Selanjutnya, KH Afif menilai langkah meminta Ketua Umum PBNU KH Yahya Cholil Staquf mundur merupakan pilihan terbaik untuk mencegah mafsadah yang lebih besar. Ia merujuk kaidah fikih tentang memilih kerusakan yang lebih ringan demi menghindari dampak yang lebih luas terhadap eksistensi organisasi.
Menanggapi hujjah tersebut, Pengurus LBM PBNU Kholili Kholil menyoroti kedudukan AD/ART sebagai al-‘aqd atau perjanjian yang mengikat secara syar’i. Menurutnya, AD/ART merupakan kesepakatan bersama yang wajib ditaati oleh seluruh unsur organisasi.
“Ketaatan kepada Rais Aam yang bertentangan dengan AD/ART hukumnya haram.
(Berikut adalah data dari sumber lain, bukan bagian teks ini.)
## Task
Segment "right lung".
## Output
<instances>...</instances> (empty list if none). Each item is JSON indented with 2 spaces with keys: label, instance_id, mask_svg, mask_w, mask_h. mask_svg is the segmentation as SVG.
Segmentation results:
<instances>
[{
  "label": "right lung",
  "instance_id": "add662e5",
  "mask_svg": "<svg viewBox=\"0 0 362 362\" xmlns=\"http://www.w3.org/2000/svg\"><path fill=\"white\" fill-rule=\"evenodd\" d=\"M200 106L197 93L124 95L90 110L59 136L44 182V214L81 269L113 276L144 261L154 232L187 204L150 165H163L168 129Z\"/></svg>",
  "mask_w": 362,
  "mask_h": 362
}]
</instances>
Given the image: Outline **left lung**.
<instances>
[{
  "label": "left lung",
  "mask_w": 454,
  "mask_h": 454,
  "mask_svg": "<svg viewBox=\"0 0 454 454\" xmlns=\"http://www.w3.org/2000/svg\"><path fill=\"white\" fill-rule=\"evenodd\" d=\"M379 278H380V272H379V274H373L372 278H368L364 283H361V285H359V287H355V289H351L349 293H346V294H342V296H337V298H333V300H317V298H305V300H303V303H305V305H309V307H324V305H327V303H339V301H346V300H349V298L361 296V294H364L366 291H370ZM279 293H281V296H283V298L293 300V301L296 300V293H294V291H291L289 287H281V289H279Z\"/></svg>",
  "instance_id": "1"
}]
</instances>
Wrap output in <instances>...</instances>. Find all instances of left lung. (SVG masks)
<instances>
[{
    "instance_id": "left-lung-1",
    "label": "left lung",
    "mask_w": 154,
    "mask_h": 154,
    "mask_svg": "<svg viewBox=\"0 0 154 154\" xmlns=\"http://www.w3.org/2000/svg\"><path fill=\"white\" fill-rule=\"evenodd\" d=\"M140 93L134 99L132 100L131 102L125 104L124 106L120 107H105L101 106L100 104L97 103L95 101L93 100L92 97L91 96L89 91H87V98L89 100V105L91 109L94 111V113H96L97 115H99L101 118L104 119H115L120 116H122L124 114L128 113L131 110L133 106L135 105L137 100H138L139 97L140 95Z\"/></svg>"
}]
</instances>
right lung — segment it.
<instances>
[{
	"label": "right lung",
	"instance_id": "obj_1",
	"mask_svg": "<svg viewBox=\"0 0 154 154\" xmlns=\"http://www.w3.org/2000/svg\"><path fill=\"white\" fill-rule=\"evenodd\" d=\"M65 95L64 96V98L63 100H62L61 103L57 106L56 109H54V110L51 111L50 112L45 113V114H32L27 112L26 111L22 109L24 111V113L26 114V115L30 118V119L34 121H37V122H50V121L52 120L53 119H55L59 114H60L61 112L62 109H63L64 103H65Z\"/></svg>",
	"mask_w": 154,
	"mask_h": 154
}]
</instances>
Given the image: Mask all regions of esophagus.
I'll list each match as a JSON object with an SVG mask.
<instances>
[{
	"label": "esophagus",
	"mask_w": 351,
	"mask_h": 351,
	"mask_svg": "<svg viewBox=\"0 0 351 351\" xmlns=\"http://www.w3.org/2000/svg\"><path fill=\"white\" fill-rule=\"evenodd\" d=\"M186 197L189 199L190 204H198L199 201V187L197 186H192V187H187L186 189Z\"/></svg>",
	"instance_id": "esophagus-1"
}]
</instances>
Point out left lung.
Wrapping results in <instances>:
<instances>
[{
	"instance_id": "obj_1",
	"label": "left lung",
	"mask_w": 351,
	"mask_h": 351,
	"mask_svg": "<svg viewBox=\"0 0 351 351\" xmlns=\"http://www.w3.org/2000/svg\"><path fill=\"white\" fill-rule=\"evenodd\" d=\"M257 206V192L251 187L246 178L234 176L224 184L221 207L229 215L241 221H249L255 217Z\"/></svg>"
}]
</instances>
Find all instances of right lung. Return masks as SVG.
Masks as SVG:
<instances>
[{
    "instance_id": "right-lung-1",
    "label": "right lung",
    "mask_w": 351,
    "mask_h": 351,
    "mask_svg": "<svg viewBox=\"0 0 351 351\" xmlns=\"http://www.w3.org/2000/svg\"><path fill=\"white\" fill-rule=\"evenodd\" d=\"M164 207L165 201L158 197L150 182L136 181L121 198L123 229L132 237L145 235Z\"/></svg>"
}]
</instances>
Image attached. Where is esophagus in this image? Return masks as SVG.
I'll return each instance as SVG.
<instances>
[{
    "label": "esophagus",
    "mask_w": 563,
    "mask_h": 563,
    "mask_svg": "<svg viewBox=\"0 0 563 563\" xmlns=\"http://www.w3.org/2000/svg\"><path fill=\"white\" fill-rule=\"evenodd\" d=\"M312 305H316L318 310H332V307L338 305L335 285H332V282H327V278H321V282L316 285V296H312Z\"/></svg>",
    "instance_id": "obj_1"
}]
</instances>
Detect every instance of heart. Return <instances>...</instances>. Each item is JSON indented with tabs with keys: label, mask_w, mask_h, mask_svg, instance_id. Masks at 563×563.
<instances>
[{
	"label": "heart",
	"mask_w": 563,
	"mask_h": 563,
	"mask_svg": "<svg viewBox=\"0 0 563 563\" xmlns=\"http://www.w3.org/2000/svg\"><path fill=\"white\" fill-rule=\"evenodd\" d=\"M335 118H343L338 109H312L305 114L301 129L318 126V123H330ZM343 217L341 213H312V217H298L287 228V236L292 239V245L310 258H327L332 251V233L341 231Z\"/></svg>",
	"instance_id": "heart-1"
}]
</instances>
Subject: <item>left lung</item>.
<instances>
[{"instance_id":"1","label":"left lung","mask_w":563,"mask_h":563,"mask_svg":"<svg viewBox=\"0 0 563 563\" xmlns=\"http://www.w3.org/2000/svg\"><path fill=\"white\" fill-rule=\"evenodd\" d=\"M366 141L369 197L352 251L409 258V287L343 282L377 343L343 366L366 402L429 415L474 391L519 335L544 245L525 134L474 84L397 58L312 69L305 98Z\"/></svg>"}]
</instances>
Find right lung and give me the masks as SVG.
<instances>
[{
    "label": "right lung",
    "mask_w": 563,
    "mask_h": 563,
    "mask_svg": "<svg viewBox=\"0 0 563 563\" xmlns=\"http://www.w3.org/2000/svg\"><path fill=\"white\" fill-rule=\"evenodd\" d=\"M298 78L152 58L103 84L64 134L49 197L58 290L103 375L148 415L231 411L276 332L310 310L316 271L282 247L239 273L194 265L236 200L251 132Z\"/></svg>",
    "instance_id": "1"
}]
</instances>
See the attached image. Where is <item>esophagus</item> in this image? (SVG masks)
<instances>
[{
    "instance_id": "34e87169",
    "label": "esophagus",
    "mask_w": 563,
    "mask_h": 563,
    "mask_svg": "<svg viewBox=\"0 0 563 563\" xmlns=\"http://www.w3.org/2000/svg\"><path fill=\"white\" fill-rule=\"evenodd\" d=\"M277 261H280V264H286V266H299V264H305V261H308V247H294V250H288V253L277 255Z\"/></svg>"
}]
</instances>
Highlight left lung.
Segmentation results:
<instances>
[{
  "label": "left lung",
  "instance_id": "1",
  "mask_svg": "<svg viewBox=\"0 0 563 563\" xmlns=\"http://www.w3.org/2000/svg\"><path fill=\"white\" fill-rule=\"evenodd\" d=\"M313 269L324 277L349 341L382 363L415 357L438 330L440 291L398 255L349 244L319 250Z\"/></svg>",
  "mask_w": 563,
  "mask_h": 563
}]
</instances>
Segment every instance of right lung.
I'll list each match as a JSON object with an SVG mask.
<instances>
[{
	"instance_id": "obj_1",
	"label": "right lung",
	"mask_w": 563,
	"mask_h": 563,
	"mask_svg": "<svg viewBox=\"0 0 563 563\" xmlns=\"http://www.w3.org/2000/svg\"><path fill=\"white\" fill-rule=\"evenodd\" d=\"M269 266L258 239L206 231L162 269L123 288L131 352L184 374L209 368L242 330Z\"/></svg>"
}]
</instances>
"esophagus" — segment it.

AD/ART adalah perjanjian organisasi yang wajib ditaati secara syar’i. Melanggarnya merupakan bentuk naqdl lil ‘ahd,”tegas Kholili.
Ia juga mengingatkan dalam konflik antar-pasal harus didahulukan pasal yang bersifat khusus dibandingkan pasal yang bersifat umum, sebagaimana kaidah al-khash muqaddam ‘alal ‘am. Dalam konteks ini, pasal terkait mekanisme penggantian mandataris melalui muktamar dinilai lebih spesifik.